Über 300 Fans sind aus dem Häuschen : „The Sally Gardens“ rockt Siegfried-Werft – vorerst zum letzten Mal

Benni Haiberg, Sabine Brennwald sowie Beat und Betti Engel(v.l.) verabschieden sich nach dem Konzert von ihren Fans.
Benni Haiberg, Sabine Brennwald sowie Beat und Betti Engel(v.l.) verabschieden sich nach dem Konzert von ihren Fans.
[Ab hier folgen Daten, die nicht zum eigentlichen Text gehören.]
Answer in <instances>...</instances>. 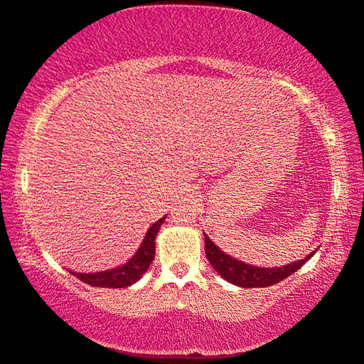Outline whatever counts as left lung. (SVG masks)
Wrapping results in <instances>:
<instances>
[{
    "label": "left lung",
    "instance_id": "1",
    "mask_svg": "<svg viewBox=\"0 0 364 364\" xmlns=\"http://www.w3.org/2000/svg\"><path fill=\"white\" fill-rule=\"evenodd\" d=\"M203 235H205V233H203ZM313 253H310L306 258H303V260L291 262L288 263V265L277 268H262L248 265V263H242L235 260V258L228 257L227 253H223L220 248L205 235V255L207 260L212 263L213 270L220 273V277L225 278L227 282L242 288H265L275 285V283L285 280L287 277H290L291 273H295L298 268L303 267V263L310 260Z\"/></svg>",
    "mask_w": 364,
    "mask_h": 364
}]
</instances>
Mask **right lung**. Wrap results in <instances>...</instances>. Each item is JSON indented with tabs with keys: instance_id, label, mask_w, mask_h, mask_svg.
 <instances>
[{
	"instance_id": "1",
	"label": "right lung",
	"mask_w": 364,
	"mask_h": 364,
	"mask_svg": "<svg viewBox=\"0 0 364 364\" xmlns=\"http://www.w3.org/2000/svg\"><path fill=\"white\" fill-rule=\"evenodd\" d=\"M166 220V217H162L161 220L152 223V227L149 228V232L144 237L142 245L139 247L131 260L124 263L122 267L112 268V270L106 272H97V273H74L79 280L87 283L91 287H101V288H126L131 287L132 283H136L144 273L147 272V268L151 267V263L156 257V235L159 228Z\"/></svg>"
}]
</instances>
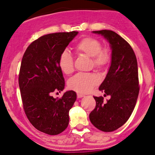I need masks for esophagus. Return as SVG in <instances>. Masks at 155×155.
Returning a JSON list of instances; mask_svg holds the SVG:
<instances>
[{
	"instance_id": "1",
	"label": "esophagus",
	"mask_w": 155,
	"mask_h": 155,
	"mask_svg": "<svg viewBox=\"0 0 155 155\" xmlns=\"http://www.w3.org/2000/svg\"><path fill=\"white\" fill-rule=\"evenodd\" d=\"M85 97L83 94H78V98H82V97Z\"/></svg>"
}]
</instances>
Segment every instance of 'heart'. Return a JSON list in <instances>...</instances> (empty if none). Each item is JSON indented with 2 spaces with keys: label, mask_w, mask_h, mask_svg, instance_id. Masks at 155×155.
I'll use <instances>...</instances> for the list:
<instances>
[{
  "label": "heart",
  "mask_w": 155,
  "mask_h": 155,
  "mask_svg": "<svg viewBox=\"0 0 155 155\" xmlns=\"http://www.w3.org/2000/svg\"><path fill=\"white\" fill-rule=\"evenodd\" d=\"M102 43L98 39L86 37L76 45L75 50L79 54H84L91 58L93 67L97 69L105 68L110 61V55L106 50H102ZM58 67L66 74H71L74 71V59L72 54L67 50L61 53L58 58ZM99 83V79L92 74L79 73L69 81L68 85L71 89L80 94H86Z\"/></svg>",
  "instance_id": "1"
}]
</instances>
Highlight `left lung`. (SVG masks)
Masks as SVG:
<instances>
[{"label": "left lung", "mask_w": 155, "mask_h": 155, "mask_svg": "<svg viewBox=\"0 0 155 155\" xmlns=\"http://www.w3.org/2000/svg\"><path fill=\"white\" fill-rule=\"evenodd\" d=\"M103 36L111 50L108 72L99 87L110 99L103 104L102 97H94L96 107L89 114L92 124L103 132H113L127 122L135 108L138 97V71L133 48L114 31H92Z\"/></svg>", "instance_id": "obj_1"}]
</instances>
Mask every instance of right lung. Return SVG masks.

Die Band um die Schwestern Sabine Brennwald und Bettina Engel hat sich am Freitag vorerst von den Fans verabschiedet. Die Gitarristin wird Mutter und nimmt sich eine Auszeit.

shz.de von
06. März 2018, 06:22 Uhr

Der draußen vor der Tür das Hafenbecken aufwühlende Wintersturm hatte im Konzertraum keine Chance – schon nach kurzer Zeit war die Stimmung in der Siegfried-Werft am Kochen. Und das lag vor allem an den beiden Power-Musikerinnen der Folkband „The Sally Gardens“ und ihren kessen Sprüchen. Seit elf Jahren treten die Schwestern Sabine Brennwald und Bettina Engel mit ihrer Band in der Siegfried-Werft auf und verwandeln diese regelmäßig in eine Folk-Location. Benni Haiberg am Banjo und Beat Engel an den Drums taten ihr übriges dazu. Das Eckernförder Gastspiel der Band, die in der Szene Kultstatus genießt, ist für einige Zeit das einzige im Norden – Betti wird Mutter und somit kürzertreten. Lässig und beschwingt verwandelten die Schwestern mit ihren rauchigen Whisky-Stimmen die einstige Schiffswerft in einen authentischen Irish-Pub. Das ausgeschenkte Bier war zweieinhalb Stunden lang Guiness und es gab keinen Fuß, der nicht irgendwie auf den Saaldielen mitwippte. Und mitsingen mussten sie auch: „Ihr müsst alle im Refrain laut mitsingen!“, erteilte Sabine eine eindeutige Ansage an die Fancrowd:„Alive alive oh, alive alive oh, crying cockles and mussles, alive alive oh!“ Neben dem Dubliners-Klassiker „Molly Malone“ spielten „The Sally Gardens“ Songs von The Pogues („Dirty Old Town“ oder „Wild Rover“) auch selbst komponierte Folk-Songs ihrer Studioalben und standen damit den bekannten Größen in nichts nach. Besonders die unbändige Spielfreude der vier Musiker und ihre Leidenschaft für die Folkmusik der grünen Insel ließ das Publikum am Freitagabend mit einem lachenden und einem weinenden Auge zurück. Heißt es doch jetzt, für einen gewissen Zeitraum auf die fulminanten Live-Auftritte von „Sally Gardens“ zu verzichten.